BEGIN Task material

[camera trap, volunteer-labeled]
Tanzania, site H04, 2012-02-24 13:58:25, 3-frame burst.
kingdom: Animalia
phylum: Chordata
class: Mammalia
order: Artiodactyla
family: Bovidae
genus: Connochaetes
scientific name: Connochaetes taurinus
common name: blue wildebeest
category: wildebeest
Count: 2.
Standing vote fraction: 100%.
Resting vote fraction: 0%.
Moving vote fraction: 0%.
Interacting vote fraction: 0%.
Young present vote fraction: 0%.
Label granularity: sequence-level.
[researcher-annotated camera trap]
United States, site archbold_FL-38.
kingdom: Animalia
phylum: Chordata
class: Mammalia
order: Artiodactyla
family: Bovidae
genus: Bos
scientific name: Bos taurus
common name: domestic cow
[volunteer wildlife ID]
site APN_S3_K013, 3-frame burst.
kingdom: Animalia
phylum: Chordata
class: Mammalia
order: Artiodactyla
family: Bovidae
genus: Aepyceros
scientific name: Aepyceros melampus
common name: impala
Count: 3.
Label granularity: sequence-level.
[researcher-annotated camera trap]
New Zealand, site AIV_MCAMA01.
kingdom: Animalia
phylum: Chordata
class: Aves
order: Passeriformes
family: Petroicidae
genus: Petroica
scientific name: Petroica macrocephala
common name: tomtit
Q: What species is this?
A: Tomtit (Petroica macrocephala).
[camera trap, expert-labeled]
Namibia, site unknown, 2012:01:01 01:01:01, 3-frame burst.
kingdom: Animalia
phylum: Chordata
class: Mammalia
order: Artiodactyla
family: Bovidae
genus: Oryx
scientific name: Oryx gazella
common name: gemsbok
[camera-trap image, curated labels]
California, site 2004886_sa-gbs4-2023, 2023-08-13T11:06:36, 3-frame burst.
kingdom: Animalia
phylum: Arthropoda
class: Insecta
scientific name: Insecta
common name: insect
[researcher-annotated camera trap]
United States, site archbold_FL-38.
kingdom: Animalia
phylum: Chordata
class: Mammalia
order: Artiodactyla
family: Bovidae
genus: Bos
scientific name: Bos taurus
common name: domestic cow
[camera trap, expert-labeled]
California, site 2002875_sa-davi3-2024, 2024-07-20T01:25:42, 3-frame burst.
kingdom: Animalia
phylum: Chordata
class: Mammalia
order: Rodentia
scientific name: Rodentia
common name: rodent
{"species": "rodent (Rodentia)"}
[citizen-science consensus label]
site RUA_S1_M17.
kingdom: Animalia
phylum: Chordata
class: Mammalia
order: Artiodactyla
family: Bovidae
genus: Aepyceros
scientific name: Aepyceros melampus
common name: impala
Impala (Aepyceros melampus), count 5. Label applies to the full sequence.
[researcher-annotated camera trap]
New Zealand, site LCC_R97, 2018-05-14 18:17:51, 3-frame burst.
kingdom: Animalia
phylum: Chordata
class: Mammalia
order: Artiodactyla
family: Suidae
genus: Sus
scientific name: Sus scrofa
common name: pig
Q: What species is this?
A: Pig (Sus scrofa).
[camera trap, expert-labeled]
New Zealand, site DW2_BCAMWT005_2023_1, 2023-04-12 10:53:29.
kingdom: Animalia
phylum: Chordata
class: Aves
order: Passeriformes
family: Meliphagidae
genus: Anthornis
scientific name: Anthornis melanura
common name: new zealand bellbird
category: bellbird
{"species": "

END Task material

[What you have to do]:
Nothing in the records should be altered when they are written out again.

[Solution]:
[camera trap, volunteer-labeled]
Tanzania, site H04, 2012-02-24 13:58:25, 3-frame burst.
kingdom: Animalia
phylum: Chordata
class: Mammalia
order: Artiodactyla
family: Bovidae
genus: Connochaetes
scientific name: Connochaetes taurinus
common name: blue wildebeest
category: wildebeest
Count: 2.
Standing vote fraction: 100%.
Resting vote fraction: 0%.
Moving vote fraction: 0%.
Interacting vote fraction: 0%.
Young present vote fraction: 0%.
Label granularity: sequence-level.
[researcher-annotated camera trap]
United States, site archbold_FL-38.
kingdom: Animalia
phylum: Chordata
class: Mammalia
order: Artiodactyla
family: Bovidae
genus: Bos
scientific name: Bos taurus
common name: domestic cow
[volunteer wildlife ID]
site APN_S3_K013, 3-frame burst.
kingdom: Animalia
phylum: Chordata
class: Mammalia
order: Artiodactyla
family: Bovidae
genus: Aepyceros
scientific name: Aepyceros melampus
common name: impala
Count: 3.
Label granularity: sequence-level.
[researcher-annotated camera trap]
New Zealand, site AIV_MCAMA01.
kingdom: Animalia
phylum: Chordata
class: Aves
order: Passeriformes
family: Petroicidae
genus: Petroica
scientific name: Petroica macrocephala
common name: tomtit
Q: What species is this?
A: Tomtit (Petroica macrocephala).
[camera trap, expert-labeled]
Namibia, site unknown, 2012:01:01 01:01:01, 3-frame burst.
kingdom: Animalia
phylum: Chordata
class: Mammalia
order: Artiodactyla
family: Bovidae
genus: Oryx
scientific name: Oryx gazella
common name: gemsbok
[camera-trap image, curated labels]
California, site 2004886_sa-gbs4-2023, 2023-08-13T11:06:36, 3-frame burst.
kingdom: Animalia
phylum: Arthropoda
class: Insecta
scientific name: Insecta
common name: insect
[researcher-annotated camera trap]
United States, site archbold_FL-38.
kingdom: Animalia
phylum: Chordata
class: Mammalia
order: Artiodactyla
family: Bovidae
genus: Bos
scientific name: Bos taurus
common name: domestic cow
[camera trap, expert-labeled]
California, site 2002875_sa-davi3-2024, 2024-07-20T01:25:42, 3-frame burst.
kingdom: Animalia
phylum: Chordata
class: Mammalia
order: Rodentia
scientific name: Rodentia
common name: rodent
{"species": "rodent (Rodentia)"}
[citizen-science consensus label]
site RUA_S1_M17.
kingdom: Animalia
phylum: Chordata
class: Mammalia
order: Artiodactyla
family: Bovidae
genus: Aepyceros
scientific name: Aepyceros melampus
common name: impala
Impala (Aepyceros melampus), count 5. Label applies to the full sequence.
[researcher-annotated camera trap]
New Zealand, site LCC_R97, 2018-05-14 18:17:51, 3-frame burst.
kingdom: Animalia
phylum: Chordata
class: Mammalia
order: Artiodactyla
family: Suidae
genus: Sus
scientific name: Sus scrofa
common name: pig
Q: What species is this?
A: Pig (Sus scrofa).
[camera trap, expert-labeled]
New Zealand, site DW2_BCAMWT005_2023_1, 2023-04-12 10:53:29.
kingdom: Animalia
phylum: Chordata
class: Aves
order: Passeriformes
family: Meliphagidae
genus: Anthornis
scientific name: Anthornis melanura
common name: new zealand bellbird
category: bellbird
{"species": "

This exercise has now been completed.